Floods that killed 300 within the provincial capital of Zhengzhou in July additionally took out a whole lot of provide in Pingdingshan and elsewhere. Regardless of increased costs, general manufacturing within the province has really declined yr on yr.

After a century of mining that has polluted water provides and scarred the panorama with subsidence and poisonous gangue, Pingdingshan barely has any extra coal to offer.

“Proper now, solely the large mines are left,” mentioned Guo, the truck driver. “The small mines aren’t producing anymore.”

TO DIG OR NOT TO DIG

Although watched fastidiously by safety guards, the piles of surplus coal saved on the depleted hillsides of Pingdingshan have restricted financial worth. What may be offered can solely be utilized in yard workshops or burned for cooking and heating.

“We promote these items to the brick manufacturing facility,” mentioned Zhang Tieliang, a 76-year previous farmer poking the rocks with a home-made pickaxe. “That is from the mine, which did not need it.”

Close by, excavators had been scooping up piles of rock and pouring them by sieves to be able to separate the smaller, purer chunks of coal.
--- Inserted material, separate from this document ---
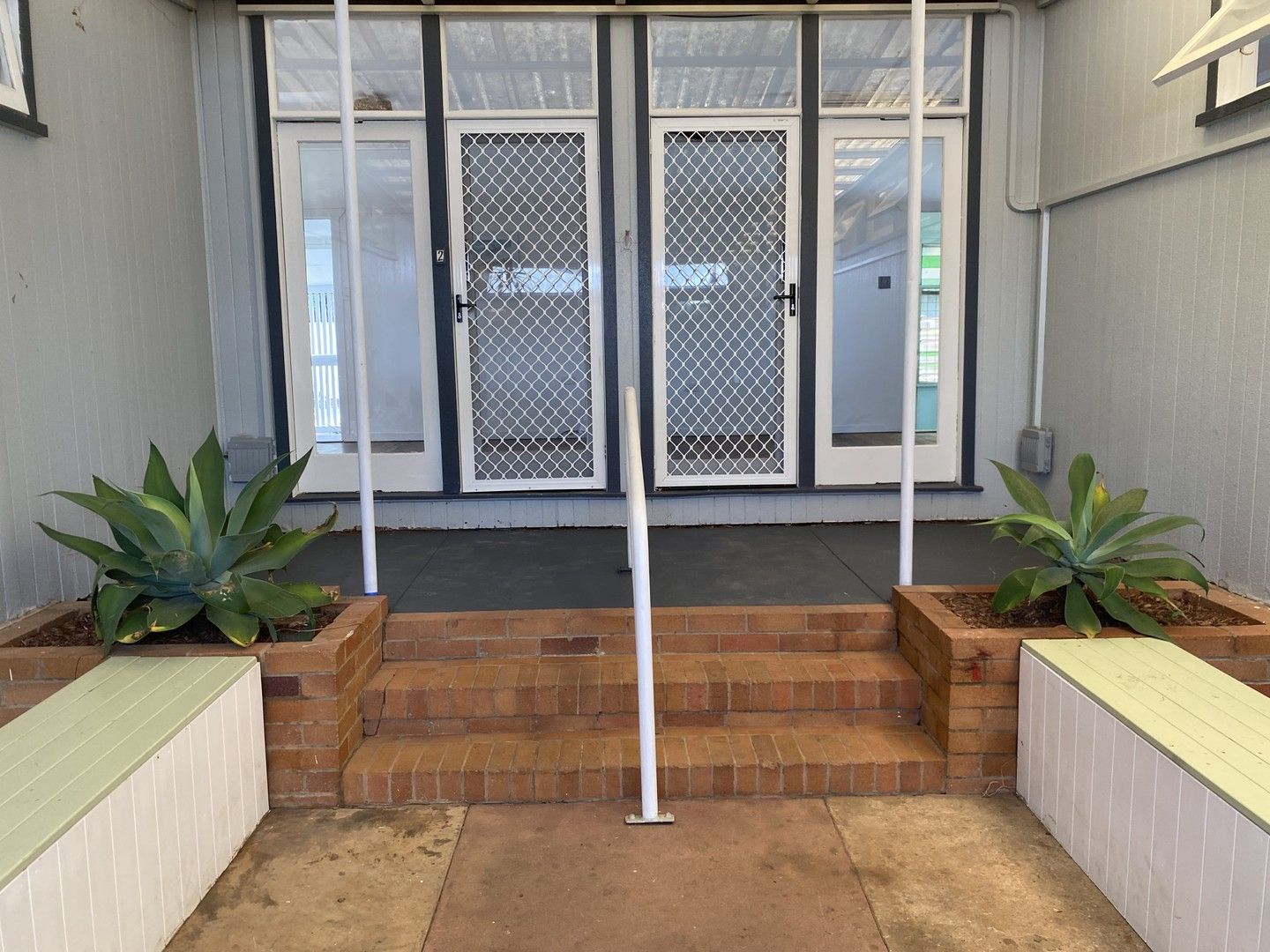 1/58 King Street, Woody Point QLD 4019 Apartment For Rent 555 Domain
A lot of Pingdingshan’s mines are depleted, and although substitute capability remains to be below building, together with an growth mission at Liangbei and a newly commissioned mine within the northern district of Xiadian, neither will likely be prepared in time to reap the benefits of the worth surge.

Again in 2019, authorities researchers had been already debating whether or not manufacturing ought to be expanded and extra coal energy vegetation constructed to be able to alleviate potential shortages over 2021-2025.

However consultants say this yr’s shortages show China must speed up its transition to renewables, and pace up reforms to permit electrical energy customers to modify extra simply to cleaner energy sources and finish their dependence on coal.

“I am puzzled as to why there’s not a campaign-style push to ramp up renewable vitality like we’ve got seen with coal,” mentioned Alex Wang, co-director at UCLA’s Emmett Institute on Local weather Change and the Surroundings.

“Coal reliance makes China weak,” he added. “It is an vitality safety downside.”